Its like a version of futurama where the writers don’t actually like or care about the genre they are referencing so its as generic as possible.
Modern rick and morty is the same way
Plot was going in 50 different directions at any given moment. Nothing was getting resolved. Also and [...]
I can't follow it. Honestly this is a show where too much continuity hurts it because I frankly don't give a shit about some evil prophecy or steam punk land or elfo's parentage or what the frick ever they're going on about now. It doesn't even manage to do haha-fantasy-jokes well.
It's not really clear if it's actually attempting to be a comedy or if Elfo showed up to the wrong show and they just ran with it. It definitely doesn't have the ability to watch whatever episode you want like Futurama/Simpsons do and that hurts it a lot for me.

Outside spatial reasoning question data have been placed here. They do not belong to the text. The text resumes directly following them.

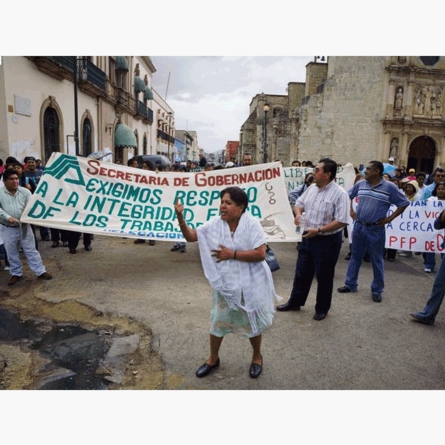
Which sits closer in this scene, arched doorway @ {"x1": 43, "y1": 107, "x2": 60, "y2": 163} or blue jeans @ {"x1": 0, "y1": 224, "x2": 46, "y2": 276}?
blue jeans @ {"x1": 0, "y1": 224, "x2": 46, "y2": 276}

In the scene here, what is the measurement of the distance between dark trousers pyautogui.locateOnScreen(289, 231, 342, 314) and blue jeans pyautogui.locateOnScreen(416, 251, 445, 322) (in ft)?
3.71

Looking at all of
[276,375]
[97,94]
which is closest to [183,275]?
[276,375]

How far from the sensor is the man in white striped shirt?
427 cm

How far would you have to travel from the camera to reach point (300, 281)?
4664 millimetres

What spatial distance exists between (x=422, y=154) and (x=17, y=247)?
28572 mm

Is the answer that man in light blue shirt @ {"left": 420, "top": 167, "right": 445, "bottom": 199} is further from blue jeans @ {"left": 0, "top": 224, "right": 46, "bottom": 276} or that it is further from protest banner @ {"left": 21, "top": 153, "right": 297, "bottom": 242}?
blue jeans @ {"left": 0, "top": 224, "right": 46, "bottom": 276}

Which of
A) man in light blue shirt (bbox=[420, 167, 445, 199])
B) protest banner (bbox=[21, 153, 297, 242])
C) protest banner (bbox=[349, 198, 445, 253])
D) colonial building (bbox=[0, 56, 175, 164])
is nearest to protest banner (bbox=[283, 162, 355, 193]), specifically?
man in light blue shirt (bbox=[420, 167, 445, 199])

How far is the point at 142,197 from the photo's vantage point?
6.37 m

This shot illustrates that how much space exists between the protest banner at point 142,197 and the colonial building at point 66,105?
6.13 meters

There is very little appeal beyond the voice. The plot is meandering, jumbled and predictable. It does not seem to like its own genre. It's Groening's worst show aesthetically with limited and muted colors. It's also more depressing than funny since it has all the death, dirt and morbidness of the medieval setting with a lot of nihlistic current year culture despite the time period.
>How did this show manage to survive Netflix's animation purge?
Probably because it's one of their most watched animations despite what the Cinemaphileomers would have you believe. Kind of how this board shits on Big Mouth, but apparently Netflix execs all agreed that it did well enough to warrant a fricking spin-off.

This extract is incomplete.